* [Given instruction] Swap "farther" for "further" everywhere it appears in the rows below, and give the rows back otherwise unchanged, without the pictures.

* [Records to process]
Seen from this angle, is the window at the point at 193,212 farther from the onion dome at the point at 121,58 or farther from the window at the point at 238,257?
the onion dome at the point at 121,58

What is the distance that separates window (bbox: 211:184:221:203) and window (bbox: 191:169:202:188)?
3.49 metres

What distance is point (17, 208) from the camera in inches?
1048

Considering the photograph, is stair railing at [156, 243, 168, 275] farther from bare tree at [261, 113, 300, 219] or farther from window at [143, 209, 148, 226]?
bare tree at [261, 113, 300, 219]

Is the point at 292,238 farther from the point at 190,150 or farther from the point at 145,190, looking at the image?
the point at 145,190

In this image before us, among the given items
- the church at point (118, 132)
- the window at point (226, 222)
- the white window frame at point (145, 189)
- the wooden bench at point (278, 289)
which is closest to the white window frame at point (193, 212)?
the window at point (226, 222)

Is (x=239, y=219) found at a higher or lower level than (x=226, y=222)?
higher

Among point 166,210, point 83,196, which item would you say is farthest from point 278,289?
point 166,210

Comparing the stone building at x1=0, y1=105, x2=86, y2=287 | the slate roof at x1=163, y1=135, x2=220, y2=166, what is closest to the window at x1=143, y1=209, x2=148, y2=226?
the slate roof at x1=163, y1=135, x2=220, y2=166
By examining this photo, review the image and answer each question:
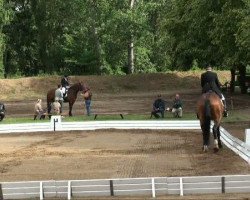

* [Finished task]
Seen from this angle, is the window at the point at 193,212 further from the onion dome at the point at 121,58 or further from the window at the point at 238,257?
the onion dome at the point at 121,58

What is the distance that separates window (bbox: 211:184:221:203) and window (bbox: 191:169:202:188)?
3.49 metres

What distance is point (17, 208) from the camera in inches?
1048

Considering the photograph, is stair railing at [156, 243, 168, 275] further from bare tree at [261, 113, 300, 219] or further from window at [143, 209, 148, 226]?
bare tree at [261, 113, 300, 219]

Is the point at 292,238 further from the point at 190,150 or further from the point at 145,190, looking at the image?
the point at 145,190

In this image before us, among the given items
- the church at point (118, 132)
- the window at point (226, 222)
- the white window frame at point (145, 189)
- the wooden bench at point (278, 289)
which is closest to the white window frame at point (193, 212)?
the window at point (226, 222)

Is (x=239, y=219) found at a higher or lower level than (x=226, y=222)?
higher

Among point 166,210, point 83,196, which item would you say is farthest from point 278,289?
point 166,210

Comparing the stone building at x1=0, y1=105, x2=86, y2=287 | the slate roof at x1=163, y1=135, x2=220, y2=166, what is closest to the window at x1=143, y1=209, x2=148, y2=226?
the slate roof at x1=163, y1=135, x2=220, y2=166
By examining this photo, review the image and answer each question:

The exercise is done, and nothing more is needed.